Students killed in suicide bombing at Kabul education center
At least 48 people were killed when a blast at an education center rocked a minority Shiite area of western Kabul Wednesday, officials said, in the latest suspected attack in Afghanistan’s war-weary capital.
“We can confirm the attack was caused by a suicide bomber on foot. The bomber detonated himself inside the education center,” police spokesperson Hashmat Stanikzai said.
Health ministry spokesperson Wahidullah Majrooh said 48 people were killed and 67 others wounded, but warned the death toll could rise.
The explosion happened Wednesday afternoon inside an education center in the Dasht-e-Barchi district.
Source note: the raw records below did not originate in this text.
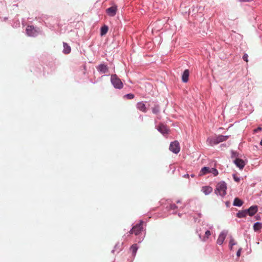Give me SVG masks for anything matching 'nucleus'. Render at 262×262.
<instances>
[{
	"label": "nucleus",
	"mask_w": 262,
	"mask_h": 262,
	"mask_svg": "<svg viewBox=\"0 0 262 262\" xmlns=\"http://www.w3.org/2000/svg\"><path fill=\"white\" fill-rule=\"evenodd\" d=\"M26 33L29 36H31L33 34V28L31 26H27V27L26 28Z\"/></svg>",
	"instance_id": "aec40b11"
},
{
	"label": "nucleus",
	"mask_w": 262,
	"mask_h": 262,
	"mask_svg": "<svg viewBox=\"0 0 262 262\" xmlns=\"http://www.w3.org/2000/svg\"><path fill=\"white\" fill-rule=\"evenodd\" d=\"M170 208L171 209H173V210H174V209H175L176 208H177V206H176V205L175 204H171V205H170Z\"/></svg>",
	"instance_id": "f704fd0d"
},
{
	"label": "nucleus",
	"mask_w": 262,
	"mask_h": 262,
	"mask_svg": "<svg viewBox=\"0 0 262 262\" xmlns=\"http://www.w3.org/2000/svg\"><path fill=\"white\" fill-rule=\"evenodd\" d=\"M209 172L212 173L214 176H216L219 173L217 170L214 168H210Z\"/></svg>",
	"instance_id": "bb28decb"
},
{
	"label": "nucleus",
	"mask_w": 262,
	"mask_h": 262,
	"mask_svg": "<svg viewBox=\"0 0 262 262\" xmlns=\"http://www.w3.org/2000/svg\"><path fill=\"white\" fill-rule=\"evenodd\" d=\"M227 232L222 231L220 234L219 237L217 239V242H216L217 244L220 245H221L223 243V242L227 236Z\"/></svg>",
	"instance_id": "6e6552de"
},
{
	"label": "nucleus",
	"mask_w": 262,
	"mask_h": 262,
	"mask_svg": "<svg viewBox=\"0 0 262 262\" xmlns=\"http://www.w3.org/2000/svg\"><path fill=\"white\" fill-rule=\"evenodd\" d=\"M211 235V232H210V231L209 230H207L205 232V235L203 237L202 240L203 241H205L208 238V237H209V236Z\"/></svg>",
	"instance_id": "393cba45"
},
{
	"label": "nucleus",
	"mask_w": 262,
	"mask_h": 262,
	"mask_svg": "<svg viewBox=\"0 0 262 262\" xmlns=\"http://www.w3.org/2000/svg\"><path fill=\"white\" fill-rule=\"evenodd\" d=\"M108 27L106 25H104L100 29V35L103 36L106 34L108 31Z\"/></svg>",
	"instance_id": "dca6fc26"
},
{
	"label": "nucleus",
	"mask_w": 262,
	"mask_h": 262,
	"mask_svg": "<svg viewBox=\"0 0 262 262\" xmlns=\"http://www.w3.org/2000/svg\"><path fill=\"white\" fill-rule=\"evenodd\" d=\"M184 177L188 178L189 177V175L188 174H186V175L184 176Z\"/></svg>",
	"instance_id": "58836bf2"
},
{
	"label": "nucleus",
	"mask_w": 262,
	"mask_h": 262,
	"mask_svg": "<svg viewBox=\"0 0 262 262\" xmlns=\"http://www.w3.org/2000/svg\"><path fill=\"white\" fill-rule=\"evenodd\" d=\"M169 147H180L179 142L177 140L171 142L170 144Z\"/></svg>",
	"instance_id": "b1692460"
},
{
	"label": "nucleus",
	"mask_w": 262,
	"mask_h": 262,
	"mask_svg": "<svg viewBox=\"0 0 262 262\" xmlns=\"http://www.w3.org/2000/svg\"><path fill=\"white\" fill-rule=\"evenodd\" d=\"M134 97H135L134 94H132V93L127 94L124 96V98H126L127 99H129V100L133 99Z\"/></svg>",
	"instance_id": "a878e982"
},
{
	"label": "nucleus",
	"mask_w": 262,
	"mask_h": 262,
	"mask_svg": "<svg viewBox=\"0 0 262 262\" xmlns=\"http://www.w3.org/2000/svg\"><path fill=\"white\" fill-rule=\"evenodd\" d=\"M63 53L65 54H69L71 52V49L70 46L66 42H63Z\"/></svg>",
	"instance_id": "4468645a"
},
{
	"label": "nucleus",
	"mask_w": 262,
	"mask_h": 262,
	"mask_svg": "<svg viewBox=\"0 0 262 262\" xmlns=\"http://www.w3.org/2000/svg\"><path fill=\"white\" fill-rule=\"evenodd\" d=\"M243 204V202L238 198H236L233 202V205L235 206H241Z\"/></svg>",
	"instance_id": "a211bd4d"
},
Photos posted on social media showed a number of injured students and significant damage to a classroom.
Officials said most of the dead were students and teachers.
Afghanistan has been reeling from a recent upsurge in militant violence, including a massive, days-long Taliban onslaught on the eastern city of Ghazni.
The assault on Ghazni was a military and psychological victory against the government in Kabul, proving the insurgents have the strength to strike a strategically vital city near the capital at will and remain entrenched there for days.
At least 100 security forces were killed in the fight for Ghazni, officials have said, with unconfirmed fears that at least as many civilians died.
The Taliban has denied involvement in the Kabul bombing, Pajhwok Afghan News reported.
Afghan security forces, beset by killings, desertions and low morale, have taken staggering losses since U.S.-led NATO combat forces pulled out at the end of 2014.
But it is ordinary Afghans who have taken the brunt of the violence in the grinding conflict, especially in Kabul, which the United Nations has said is the deadliest place for civilians in the country.
Militant attacks and suicide bombs were the leading causes of civilian deaths in the first half of 2018, a recent U.N. report showed.